Unfortunately, I don't think we have a solution for that. Especially since Spark itself does not support circular references. It makes sense if you consider that Datasets are essentially column/row data structures. If circular references were allowed, an infinite recursion could exist within a cell which cannot be saved.
Some things I found regarding this: https://issues.apache.org/jira/browse/SPARK-33598

As for java.util.UUID, Spark does not support this as well, so I think it's outside the scope of the Kotlin Spark API to add support for this specific class. Usually we only mirror org.apache.spark.sql.Encoders

Pasha Finkelshteyn · Answer 6 · Thu May 26 2022 03:35:36 GMT+0800 (China Standard Time)

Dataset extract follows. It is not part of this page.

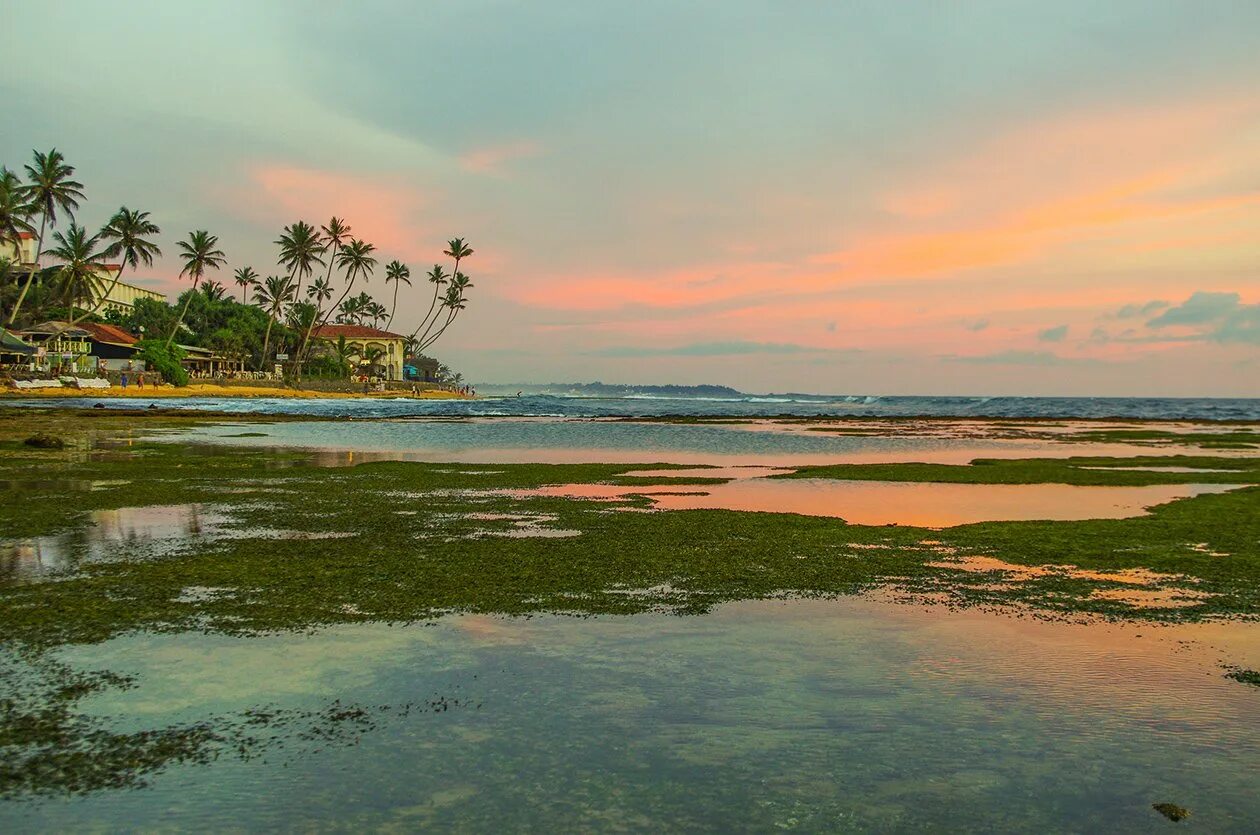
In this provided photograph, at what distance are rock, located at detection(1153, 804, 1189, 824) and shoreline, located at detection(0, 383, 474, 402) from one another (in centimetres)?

It should be mentioned that Spark has its own uuid() function. Otherwise, it could work to just call UUID#toString

Håkon Åmdal · Answer 7 · Thu Jun 02 2022 15:56:22 GMT+0800 (China Standard Time)

Hi. I'm happy to see this has been added and released.

It does, however, have a name case discrepancy with the built-in function. The original spark function is foreachBatch while the one in this repository is forEachBatch. I'm not sure if this is intentional or not, but if it's not intentional, it is perhaps better fixing it sooner rather than later.

Mikhail Gostev · Answer 8 · Thu Jun 02 2022 16:32:43 GMT+0800 (China Standard Time)

@hawkaa, hello! Thank you for the remark.

In Kotlin we follow coding conventions. It is said there: "Names of functions, properties and local variables start with a lowercase letter and use camel case". This is the first argument why forEachBatch is better option vs foreachBatch.

Also in kotlin-spark-api we have forEach function that calls Spark's foreach under the hood. So forEachBatch would be more idiomatic (in terms of kotlin-spark-api) comparing to Spark's foreachBatch.

Therefore, if choosing function naming between forEachBatch vs foreachBatch for kotlin-spark-api it is more propriate to use the first variant, that is available in release v1.1.0.

Jolan Rensen · Answer 9 · Thu Jun 02 2022 19:49:59 GMT+0800 (China Standard Time)

Plus, as a bonus, there is no function overload issue now :) We do have those for reduce {} -> reduceK {} unfortunately.